PAGE TEXT:
____________________
As a result, in fact, the "mobile" was pretty weird-looking (click on the image for a larger version):
(After seeing this picture, I'm inclined, only half jokingly, to re-interpret the experiment as showing that "Boy babies are innately somewhat more interested in transdimensional monsters than girl babies are".)
And finally, let's note that
The videotapes were coded by two judges … to calculate the number of seconds the infants looked at each stimulus. A second [third? -myl] observer (independent of the first pair and also blind to the infants’ sex) was trained to use the same coding technique for 20 randomly selected infants to establish reliability. Agreement, measured as the Pearson correlation between observers’ recorded looking times for both conditions, was 0.85.
See above for what inter-rater correlation of 0.85 means…
OK, so how did Leonard Sax interpret results like these
(n = 44)
|45.6 (23.5)||51.9 (23.3)|
(n = 58)
____________________
SUPPLIED INFORMATION:
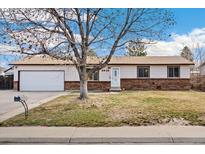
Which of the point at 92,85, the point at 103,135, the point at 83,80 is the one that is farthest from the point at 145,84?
the point at 103,135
____________________
WHAT YOU NEED TO DO:
1. Answer these from the infant-study text:
(a) How does the writer describe the "mobile" shown to the infants?
(b) How many judges coded the videotapes?
(c) How many randomly selected infants did the additional observer code to establish reliability?
2. Go on with the infant-study text, starting after its last line.
The lines above come from a separate source, not from the infant-study text.

RESPONSES TO THE TASKS:
1.
(a) Pretty weird-looking.
(b) Two.
(c) Twenty.

2.
|49.4 (20.8)||40.6 (25.0)|
as justifying the statement that
The differences were large: the boys were more than twice as likely to prefer the mobile.
Well, Connellan et al. — perhaps recognizing that the data on looking times are underwhelming — found another way to present the results which emphasizes the sex difference:
For each baby, a difference score was calculated by subtracting the percent of time spent looking at the mobile from the percent of time they spent looking at the face. Each baby was classified as having a preference for (a) the face (difference score of +20 or higher), (b) the mobile (difference score of –20 or less), or (c) no preference (difference score of between –20 and +20).
|Face preference||Mobile preference||No preference|
|Males(n=44)||11 (25.0%)||19 (43.2%)||14 (31.8%)|
|Females(n = 58)||21 (36.2%)||10 (17.2%)||27 (46.6%)|
This is a reasonable approach to the data, in my opinion, but it should be recognized for what it is, namely an effort to emphasize a difference that does not seem different enough in the more straightforward presentation of looking-time proportions. (And I'll again emphasize that the Right Thing to Do is to publish all the raw data — in this case, the table of face time, mobile time, and "other" time for all 102 subjects.)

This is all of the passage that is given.